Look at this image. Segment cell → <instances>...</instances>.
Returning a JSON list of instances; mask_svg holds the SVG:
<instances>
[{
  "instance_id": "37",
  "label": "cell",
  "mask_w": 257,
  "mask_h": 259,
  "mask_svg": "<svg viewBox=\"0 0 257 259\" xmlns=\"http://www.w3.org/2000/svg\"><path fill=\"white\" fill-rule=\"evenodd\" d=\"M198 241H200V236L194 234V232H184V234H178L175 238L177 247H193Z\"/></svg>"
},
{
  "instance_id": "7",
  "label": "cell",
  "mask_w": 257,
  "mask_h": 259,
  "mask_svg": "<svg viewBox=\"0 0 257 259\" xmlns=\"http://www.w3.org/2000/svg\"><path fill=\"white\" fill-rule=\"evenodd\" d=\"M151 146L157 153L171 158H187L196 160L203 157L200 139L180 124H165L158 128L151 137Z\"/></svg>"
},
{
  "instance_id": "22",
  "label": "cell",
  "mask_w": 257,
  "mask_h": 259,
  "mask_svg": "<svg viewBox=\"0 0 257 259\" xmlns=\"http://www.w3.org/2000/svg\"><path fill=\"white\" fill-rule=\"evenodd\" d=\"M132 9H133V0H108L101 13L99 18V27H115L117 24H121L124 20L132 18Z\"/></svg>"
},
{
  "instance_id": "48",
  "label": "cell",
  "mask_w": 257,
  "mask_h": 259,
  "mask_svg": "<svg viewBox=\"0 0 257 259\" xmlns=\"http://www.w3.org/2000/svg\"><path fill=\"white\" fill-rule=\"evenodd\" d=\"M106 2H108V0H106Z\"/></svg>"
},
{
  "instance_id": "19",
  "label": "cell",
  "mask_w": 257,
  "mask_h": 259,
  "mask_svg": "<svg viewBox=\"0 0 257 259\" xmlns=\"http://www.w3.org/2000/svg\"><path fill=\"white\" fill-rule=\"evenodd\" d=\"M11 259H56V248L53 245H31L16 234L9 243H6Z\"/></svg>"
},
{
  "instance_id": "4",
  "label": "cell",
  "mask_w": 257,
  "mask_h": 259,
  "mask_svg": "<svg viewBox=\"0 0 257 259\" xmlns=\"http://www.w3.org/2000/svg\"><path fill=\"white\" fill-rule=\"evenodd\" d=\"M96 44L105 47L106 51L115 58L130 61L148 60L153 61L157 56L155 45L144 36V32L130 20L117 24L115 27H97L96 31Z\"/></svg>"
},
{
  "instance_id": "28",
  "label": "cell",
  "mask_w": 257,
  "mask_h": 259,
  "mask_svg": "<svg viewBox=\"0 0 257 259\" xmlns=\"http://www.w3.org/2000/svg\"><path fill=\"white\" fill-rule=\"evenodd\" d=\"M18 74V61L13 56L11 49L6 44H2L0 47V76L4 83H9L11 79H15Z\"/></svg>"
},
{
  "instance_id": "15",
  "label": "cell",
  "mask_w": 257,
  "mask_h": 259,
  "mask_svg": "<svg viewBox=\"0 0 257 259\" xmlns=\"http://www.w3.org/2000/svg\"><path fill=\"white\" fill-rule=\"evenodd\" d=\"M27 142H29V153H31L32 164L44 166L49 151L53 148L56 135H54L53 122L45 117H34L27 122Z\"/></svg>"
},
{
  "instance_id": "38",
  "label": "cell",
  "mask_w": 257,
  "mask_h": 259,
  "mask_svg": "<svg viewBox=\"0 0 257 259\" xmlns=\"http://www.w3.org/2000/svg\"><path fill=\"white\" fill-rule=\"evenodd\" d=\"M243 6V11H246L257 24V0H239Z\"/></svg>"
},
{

---

→ GOAL:
How many lines in the entries above contain the string "instances"? Reply with the number alone.

→ ANSWER TO THIS TASK:
3